With Bob's skull and paint job complete, he is really starting to come alive!


----------



## RoxyBlue

Aww, he's so pretty:jol:

You guys never cease to impress me.


----------



## bobzilla

Nice work putting him back together, Steve! I can only imagine all the hours that went into him for you!
So, the five pounds I added to the skull is no problem, right? 
I'm guessing some sort of ginormous servo will have to be added?
Good Lord! Look at the melon on him! :googly:


----------



## Lightman

Terrific! Reminds me of Wild Wild West (movie).
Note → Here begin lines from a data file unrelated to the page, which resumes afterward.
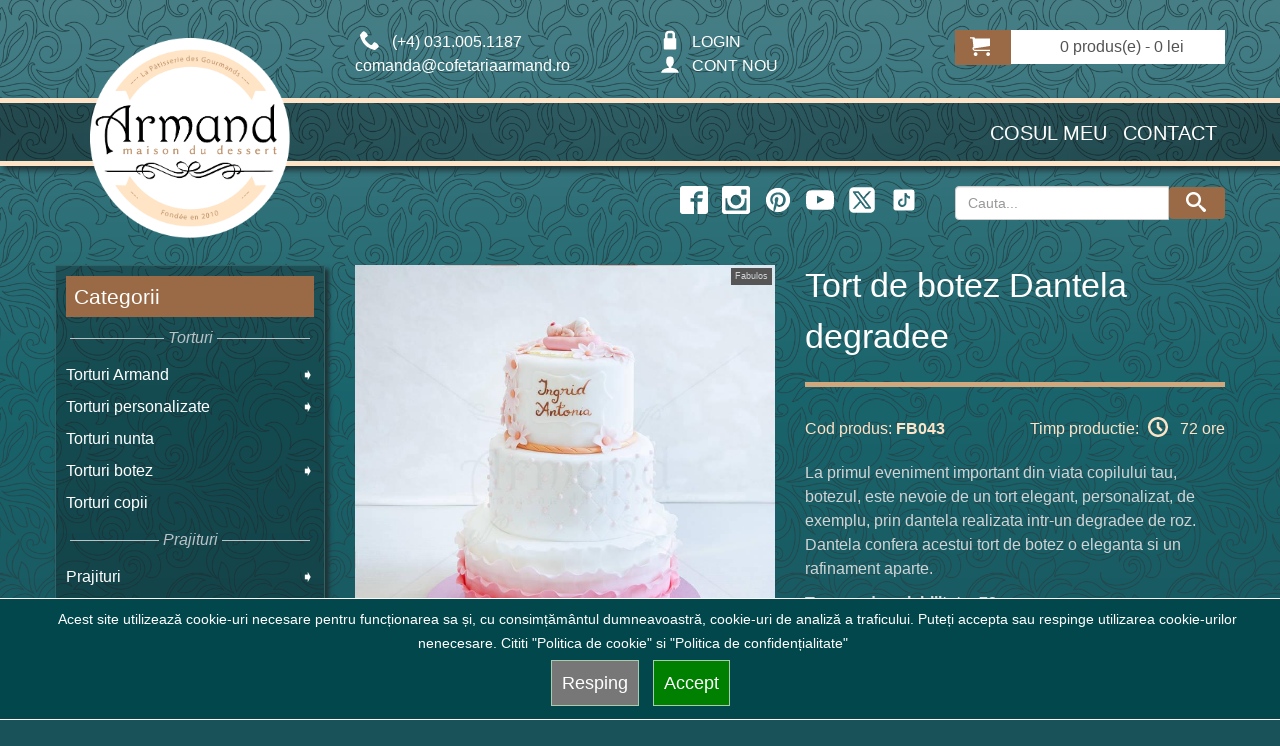

--- FILE ---
content_type: text/css
request_url: https://www.cofetariaarmand.ro/css/responsive_2.css
body_size: -33
content:



@media (max-width: 767px) {
	#full_gallery {
		display:block;
		}
	#default_gallery {
		display:none;
		}
	/*************************swipe menu***************************/
	.swipe-control i {font-size:26px; color:#7e7e7e; line-height:50px;}
	.swipe-control:hover i {text-decoration:none;}
	.swipe-control {
		display: block;
		height: 50px;
		width: 64px;
		z-index: 100;
		text-align:center;
		border-right:1px solid #000;
		float:left;
	}
}



--- FILE ---
content_type: image/svg+xml
request_url: https://www.cofetariaarmand.ro/img/SVG/135-search.svg
body_size: 143
content:
<?xml version="1.0" encoding="utf-8"?>
<!-- Generated by IcoMoon.io -->
<!DOCTYPE svg PUBLIC "-//W3C//DTD SVG 1.1//EN" "http://www.w3.org/Graphics/SVG/1.1/DTD/svg11.dtd">
<svg version="1.1" xmlns="http://www.w3.org/2000/svg" xmlns:xlink="http://www.w3.org/1999/xlink" width="16" height="16" viewBox="0 0 16 16">
<path fill="#fff" d="M15.504 13.616l-3.79-3.223c-0.392-0.353-0.811-0.514-1.149-0.499 0.895-1.048 1.435-2.407 1.435-3.893 0-3.314-2.686-6-6-6s-6 2.686-6 6 2.686 6 6 6c1.486 0 2.845-0.54 3.893-1.435-0.016 0.338 0.146 0.757 0.499 1.149l3.223 3.79c0.552 0.613 1.453 0.665 2.003 0.115s0.498-1.452-0.115-2.003zM6 10c-2.209 0-4-1.791-4-4s1.791-4 4-4 4 1.791 4 4-1.791 4-4 4z"></path>
</svg>


--- FILE ---
content_type: text/javascript
request_url: https://www.cofetariaarmand.ro/jss/script_3.js?v=2
body_size: 204
content:


jQuery(document).ready(function(){
	if ($('body').width() < 768) {
		if( jQuery('.box .box-heading').find('img').length==0){
				jQuery('.box .box-heading').append('<img alt="Torturi si Prajituri" class="svgicon" width=20 height=20 src="/img/SVG/323-circle-right.svg">');
				
				jQuery('.box .box-heading').on("click", function(){
				if (jQuery(this).find('img').attr("src") != "/img/SVG/323-circle-right.svg") { 
						jQuery(this).find('img').attr('src', '/img/SVG/323-circle-right.svg').parents('.box').find('.box-content').hide(); 
					} else {  
						jQuery(this).find('img').attr('src', '/img/SVG/322-circle-up.svg').parents('.box').find('.box-content').show();
					}
				  })	
		  }
		  
		  }else{
		  jQuery("#aside2").detach().appendTo("#aside2_top");
		  };
			
			
})
/**********************************************************add icon aside li *****************************************************************************/
    $(document).ready(function(){
       $('body').find('.box-category > ul > li > a').prepend('<img alt="Torturi si Prajituri" class="svgicon" width=20 height=20 src="/img/SVG/323-circle-right.svg">');
       $('aside').find('.box-content .afine li > a').prepend('<img alt="Torturi si Prajituri" class="svgicon" width=20 height=20 src="/img/SVG/323-circle-right.svg">');
       $('aside').find('.box-content .info li > a').prepend('<img alt="Torturi si Prajituri" class="svgicon" width=20 height=20 src="/img/SVG/323-circle-right.svg">');
       $('aside').find('.box-content .info-list li > a').prepend('<img alt="Torturi si Prajituri" class="svgicon" width=20 height=20 src="/img/SVG/323-circle-right.svg">');
       $('aside').find('.box-content .acount li > a').prepend('<img alt="Torturi si Prajituri" class="svgicon" width=20 height=20 src="/img/SVG/323-circle-right.svg">');
       $('#content').find('.manufacturer-list ul>li>a').prepend('<img alt="Torturi si Prajituri" class="svgicon" width=20 height=20 src="/img/SVG/323-circle-right.svg">');
       $('#content').find('.sitemap-info ul>li>a').prepend('<img alt="Torturi si Prajituri" class="svgicon" width=20 height=20 src="/img/SVG/323-circle-right.svg">');
       $('#content').find('.content ul li>a').prepend('<img alt="Torturi si Prajituri" class="svgicon" width=20 height=20 src="/img/SVG/323-circle-right.svg">');
       
    });


























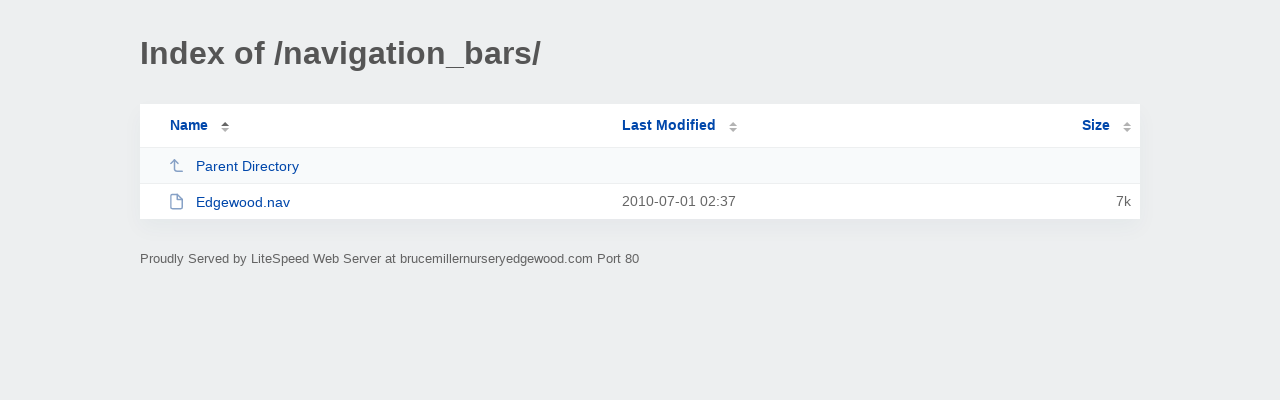

--- FILE ---
content_type: text/html; charset=UTF-8
request_url: http://brucemillernurseryedgewood.com/navigation_bars/
body_size: 770
content:
<!DOCTYPE html><html><head><meta http-equiv="Content-type" content="text/html; charset=UTF-8" /><meta name="viewport" content="width=device-width, initial-scale=1.0" /><link rel="stylesheet" href="/_autoindex/assets/css/autoindex.css" /><script src="/_autoindex/assets/js/tablesort.js"></script><script src="/_autoindex/assets/js/tablesort.number.js"></script><title>Index of /navigation_bars/</title><style>@media (prefers-color-scheme:dark){body{background-color:#000!important}}</style></head><body><div class="content"><h1 style="color: #555;">Index of /navigation_bars/</h1>
<div id="table-list"><table id="table-content"><thead class="t-header"><tr><th class="colname" aria-sort="ascending"><a class="name" href="?ND"  onclick="return false"">Name</a></th><th class="colname" data-sort-method="number"><a href="?MA"  onclick="return false"">Last Modified</a></th><th class="colname" data-sort-method="number"><a href="?SA"  onclick="return false"">Size</a></th></tr></thead>
<tr data-sort-method="none"><td><a href="/"><img class="icon" src="/_autoindex/assets/icons/corner-left-up.svg" alt="Up">Parent Directory</a></td><td></td><td></td></tr>
<tr><td data-sort="edgewood.nav"><a href="/navigation_bars/Edgewood.nav"><img class="icon" src="/_autoindex/assets/icons/file.svg" alt="File">Edgewood.nav</a></td><td data-sort="1277977047">2010-07-01 02:37</td><td data-sort="6654">      7k</td></tr>
</table></div>
<address>Proudly Served by LiteSpeed Web Server at brucemillernurseryedgewood.com Port 80</address></div><script>new Tablesort(document.getElementById("table-content"));</script></body></html>
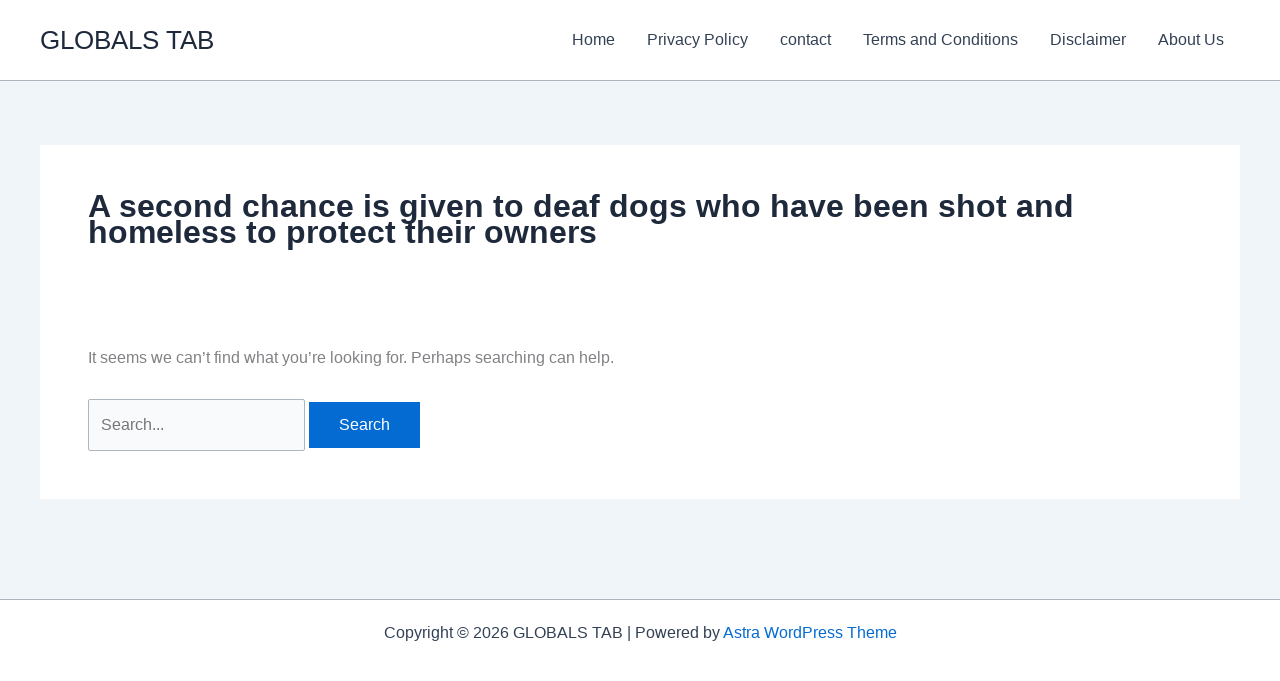

--- FILE ---
content_type: text/html; charset=utf-8
request_url: https://www.google.com/recaptcha/api2/aframe
body_size: 266
content:
<!DOCTYPE HTML><html><head><meta http-equiv="content-type" content="text/html; charset=UTF-8"></head><body><script nonce="bcGjCPqcchXcP6jc29osdA">/** Anti-fraud and anti-abuse applications only. See google.com/recaptcha */ try{var clients={'sodar':'https://pagead2.googlesyndication.com/pagead/sodar?'};window.addEventListener("message",function(a){try{if(a.source===window.parent){var b=JSON.parse(a.data);var c=clients[b['id']];if(c){var d=document.createElement('img');d.src=c+b['params']+'&rc='+(localStorage.getItem("rc::a")?sessionStorage.getItem("rc::b"):"");window.document.body.appendChild(d);sessionStorage.setItem("rc::e",parseInt(sessionStorage.getItem("rc::e")||0)+1);localStorage.setItem("rc::h",'1769032365447');}}}catch(b){}});window.parent.postMessage("_grecaptcha_ready", "*");}catch(b){}</script></body></html>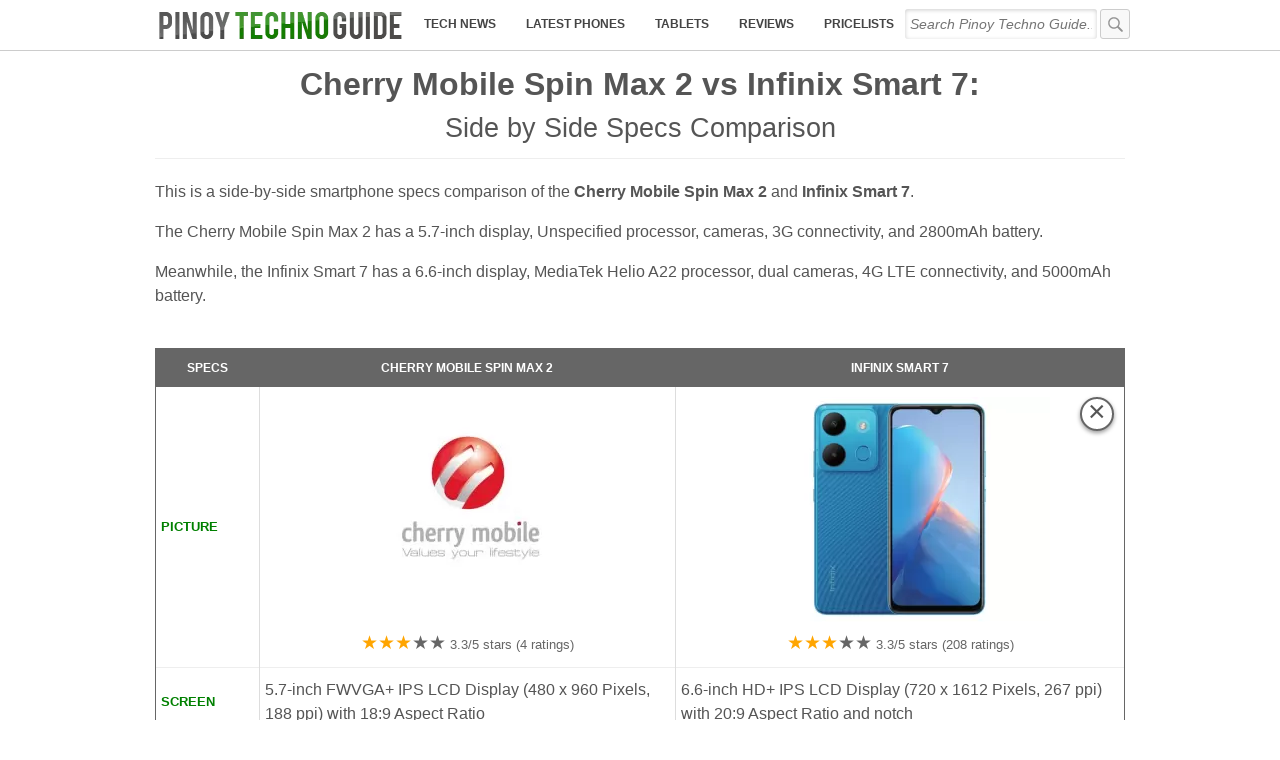

--- FILE ---
content_type: text/html; charset=utf-8
request_url: https://www.google.com/recaptcha/api2/aframe
body_size: 271
content:
<!DOCTYPE HTML><html><head><meta http-equiv="content-type" content="text/html; charset=UTF-8"></head><body><script nonce="sGacEUW9FkIRNigGfBK50A">/** Anti-fraud and anti-abuse applications only. See google.com/recaptcha */ try{var clients={'sodar':'https://pagead2.googlesyndication.com/pagead/sodar?'};window.addEventListener("message",function(a){try{if(a.source===window.parent){var b=JSON.parse(a.data);var c=clients[b['id']];if(c){var d=document.createElement('img');d.src=c+b['params']+'&rc='+(localStorage.getItem("rc::a")?sessionStorage.getItem("rc::b"):"");window.document.body.appendChild(d);sessionStorage.setItem("rc::e",parseInt(sessionStorage.getItem("rc::e")||0)+1);localStorage.setItem("rc::h",'1764287634268');}}}catch(b){}});window.parent.postMessage("_grecaptcha_ready", "*");}catch(b){}</script></body></html>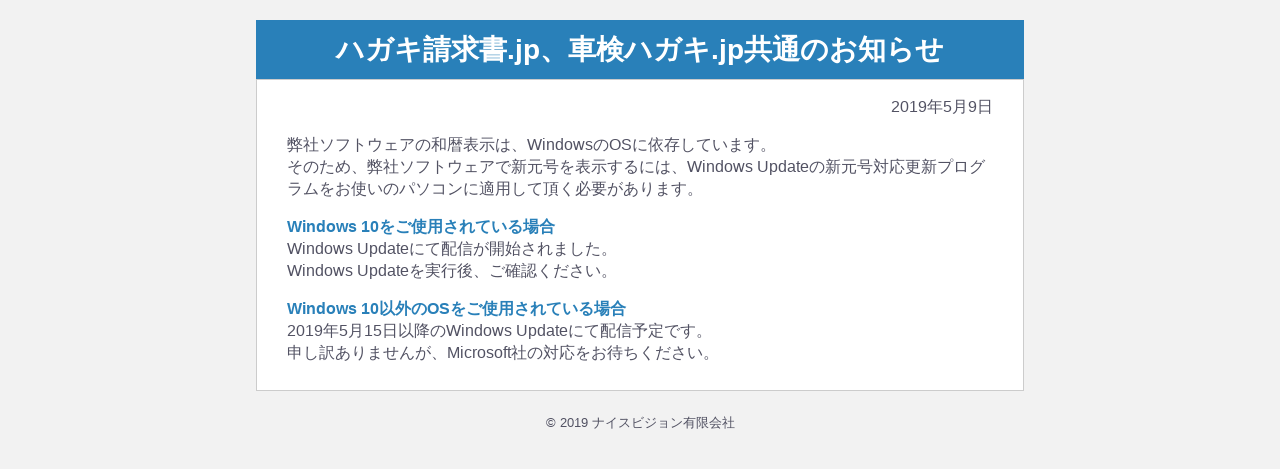

--- FILE ---
content_type: text/html
request_url: https://hagaki-seikyusho.jp/era-change/
body_size: 1159
content:
<!DOCTYPE HTML>
<html>
<head>
<meta charset="utf-8">
<title>ハガキ請求書.jp、車検ハガキ.jp共通のお知らせ</title>
<meta name="viewport" content="width=device-width, initial-scale=1">
<meta name="copyright" content="ナイスビジョン有限会社">
<link rel="icon" href="../favicon.ico">
<link rel="stylesheet" href="css/default.css">
<link rel="stylesheet" href="css/style.css">
</head>

<body>
<div>
	<div id="contents">
        <div class="section">
            <div class="section-inner">
                <h1>ハガキ請求書.jp、車検ハガキ.jp共通のお知らせ</h1>
                <div class="inner-box">
                	<p class="txt_right">2019年5月9日</p>
                    <p>
                        弊社ソフトウェアの和暦表示は、WindowsのOSに依存しています。<br>
                        そのため、弊社ソフトウェアで新元号を表示するには、Windows Updateの新元号対応更新プログラムをお使いのパソコンに適用して頂く必要があります。
                    </p>
                    <p>
                        <h2>Windows 10をご使用されている場合</h2>
                        Windows Updateにて配信が開始されました。<br>
                        Windows Updateを実行後、ご確認ください。<br>
                    </p>
                    <p>
                        <h2>Windows 10以外のOSをご使用されている場合</h2>
                        2019年5月15日以降のWindows Updateにて配信予定です。<br>
                        申し訳ありませんが、Microsoft社の対応をお待ちください。<br>
                    </p>
                </div>
            </div>
        </div>    
    </div>
	<footer id="footer">
    	<small>&copy; 2019 <a href="https://www.nicevision.co.jp/" target="_blank">ナイスビジョン有限会社</a></small>
    </footer>
</div>
<!-- ▼YAHOO広告▼ -->
<script type="text/javascript">
  (function () {
    var tagjs = document.createElement("script");
    var s = document.getElementsByTagName("script")[0];
    tagjs.async = true;
    tagjs.src = "//s.yjtag.jp/tag.js#site=AfhQT7x";
    s.parentNode.insertBefore(tagjs, s);
  }());
</script>
<noscript>
  <iframe src="//b.yjtag.jp/iframe?c=AfhQT7x" width="1" height="1" frameborder="0" scrolling="no" marginheight="0" marginwidth="0"></iframe>
</noscript>
<!-- ▲YAHOO広告▲ -->
</body>
</html>


--- FILE ---
content_type: text/css
request_url: https://hagaki-seikyusho.jp/era-change/css/default.css
body_size: 868
content:
@charset "utf-8";
/* CSS Document */

/* --------------------------------
	Common
-------------------------------- */

body {
	/* font-family: Roboto, "游ゴシック", YuGothic, "Yu Gothic", "ヒラギノ角ゴ ProN W3", "Hiragino Kaku Gothic ProN", Arial, "メイリオ", Meiryo, sans-serif; */
	font-family: Roboto, "ヒラギノ角ゴ ProN W3", "Hiragino Kaku Gothic ProN", Arial, "メイリオ", Meiryo, sans-serif;
	line-height: 1.4;
	background-color: #f2f2f2;
	color: #525263;
	-webkit-text-size-adjust: 100%;
}

.img_center,
.txt_center {
	text-align: center;
}
.img_right,
.txt_right {
	text-align: right;
}

/****** Base Layout Setting ********/

/* 未使用 */
/*#header {
	background: #3f3f3f;
	color: #ecf0f1;
}*/
#main {
	line-height: 0;
	background: url(../img/main-bg.png) no-repeat center;
	background-size: cover;
	height: 420px;
}

#contents {
	/*background: #fff;*/
}






/******************************
	Media Query
*******************************/



--- FILE ---
content_type: text/css
request_url: https://hagaki-seikyusho.jp/era-change/css/style.css
body_size: 973
content:
@charset "utf-8";
/* CSS Document */

/* --------------------------------
	Common style
-------------------------------- */

html {
    font-size: 62.5%; /* 62.5%を指定すると「1.0 rem = 10px」 */
}
body {
    margin: 0; padding: 0;
    font-size: 16px;
    font-size: 1.6rem;
}
a { color: #16a085;
    text-decoration: none;
    cursor: pointer;
}
a:hover,
a:focus,
a:active { color: #1abc9c;text-decoration: none; outline: none;}

ul, ol {
    list-style: none;
    margin: 0; padding: 0;
}
dl, dt, dd, li{
    margin: 0; padding: 0;
}
img {
	margin: 0; padding: 0;
    max-width: 100%;
}



/*  table
============================ */

.table > thead > tr > th, .table > tbody > tr > th, .table > tfoot > tr > th, .table > thead > tr > td, .table > tbody > tr > td, .table > tfoot > tr > td {
    padding:8px;
    line-height:1.42857143;
    vertical-align:top;
    border-top:1px solid #fff
}
.table-bordered {
	width: 100%;
	margin-bottom: 20px;
    border:1px solid #fff;
	border-collapse: collapse;
}
.table-bordered > thead > tr > th, .table-bordered > tbody > tr > th, .table-bordered > tfoot > tr > th, .table-bordered>thead>tr > td, .table-bordered > tbody > tr > td, .table-bordered > tfoot > tr > td {
    border:1px solid #fff;
	background: #fcfcfc;
	padding: 8px;
}
.table-bordered > thead > tr > th, .table-bordered > tbody > tr > th, .table-bordered > tfoot > tr > th {
	background: #4ebdd7;
	color: #ecf0f1;
}
.table-bordered tr:nth-child(odd) td {
	background-color: #f8f8f8;
}
.table-bordered tr.footer > td {
	background-color: #C8F7C5;
	font-weight: bold;
}

/* 行ヘッダ */
.table-bordered th.rowheader {
	background: #C5EFF7;
	color: #525263;
}
/* 下線 */
.table-bordered tr.underline td {
	border-bottom-color: #d2d7d3;
}



/* --------------------------------
	Parts
-------------------------------- */

/* heading */

h1 {
    margin: 0; padding: 0;
    font-size: 28px;
    font-size: 2.8rem;
}
h2 {
    font-size: 16px;
    font-size: 1.6rem;
}
.section h1 {
	padding-bottom: 5px;
	padding: 10px 30px 10px 30px;
	background-color: #2980b9;
	text-align: center;
	color: #fff; 
}
.section h2 {
    margin: 0;
    font-size: 16px;
    font-size: 1.6rem;
	color: #2980b9;
}


/****** Contents Setting ********/

/* section */

.section {
	padding: 20px 0;

}
.section-inner {
	width: 60%;
	margin: 0 auto;
	background: #fff;
}

.inner-box {
	padding: 0px 30px 10px 30px;
	border: solid 1px #ccc;
}



/****** Footer Setting ********/

#footer {
	padding-bottom: 24px;
	text-align: center;
}
#footer a {
    color: #525263;
}
#footer a:hover {
    color: #7f8c8d;
}


/******************************
	Media Query
*******************************/

@media only screen and (max-width: 767px) {
	/* --------------------------------
		Parts
	-------------------------------- */
	
	/****** Contents Setting ********/
	/* heading */
	
	h1 {
		font-size: 24px;
		font-size: 2.4rem;
	}

	/* section */
	
	.section-inner {
		width: 90%;
		margin: 0 auto;
	}
	
}
@media only screen and (min-width: 768px) {
}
Very cool!


----------



## halstaff

He's almost ready for his big magazine photo shoot. Biggest project left is to extend the servo cables. Just 84 solder joints to go!


----------



## Lightman

Fantastic job! Really is coming together. You have captured the true essence of steam punk!


----------



## halstaff

We did the photo shoot for the Servo Magazine column article on Friday. More photos coming soon.


----------



## Pumpkin5

:jol:His eyes are really cool Steve. It gives him so much personality. I think your steampunk robot is going to be the standard for all others... Just AWESOME!


----------



## Sawtooth Jack

Nice work and congrats on making the cover!


----------



## halstaff

Sawtooth Jack said:


> Nice work and congrats on making the cover!


Thank you!
No guarantee it will make the cover. We did the photo shoot so we can present the best photos possible. If he doesn't make the cover, the article will include some extra special shots!


----------



## dirtTroll

bobzilla said:


> Video:


How were the eyes done??? This is soooo wicked cool!


----------



## RoxyBlue

I see Jarvis was featured on the cover of Servo magazine:

http://www.servomagazine.com/


----------



## bobzilla

Hey, I know that Jarvis guy! 
Congrats, Steve!



RoxyBlue said:


> I see Jarvis was featured on the cover of Servo magazine:
> 
> http://www.servomagazine.com/


----------



## bobzilla

Here are the photo's of Jarvis completed.
Steve did an awesome job on Jarvis' body, and everything that went into making him come alive. Brian took some really great photos of the finished prop. 
Kudos for making the cover of Servo Magazine, Steve!
https://www.dropbox.com/sh/he76p7g2ksx0i0r/AAB-LkNBv8h_1iwiIf4ZIsfea?dl=0


----------



## RoxyBlue

He's so pretty he could be the poster boy for Erector Set!:jol:


----------



## Daphne

OH
MY
GOSH!

This is unbelievably cool! Have mercy!!


----------



## halstaff

JARVIS has finally been completed and is ready to hit the convention scene!


----------



## Hairazor

Jarvis is one hot dude


----------



## RoxyBlue

You’ve got impressive animatronics skills!


----------



## Pumpkin5

:jol:Wow! Jarvis turned out so great. I love the addition of the fourth wheel on the movement track, it looks to be a great improvement in his mobility. Nice job all the way around, I bet he will be a big hit at your next convention!


----------



## bobzilla

So cool, Steve!
He's one of my favorite projects we worked on together


----------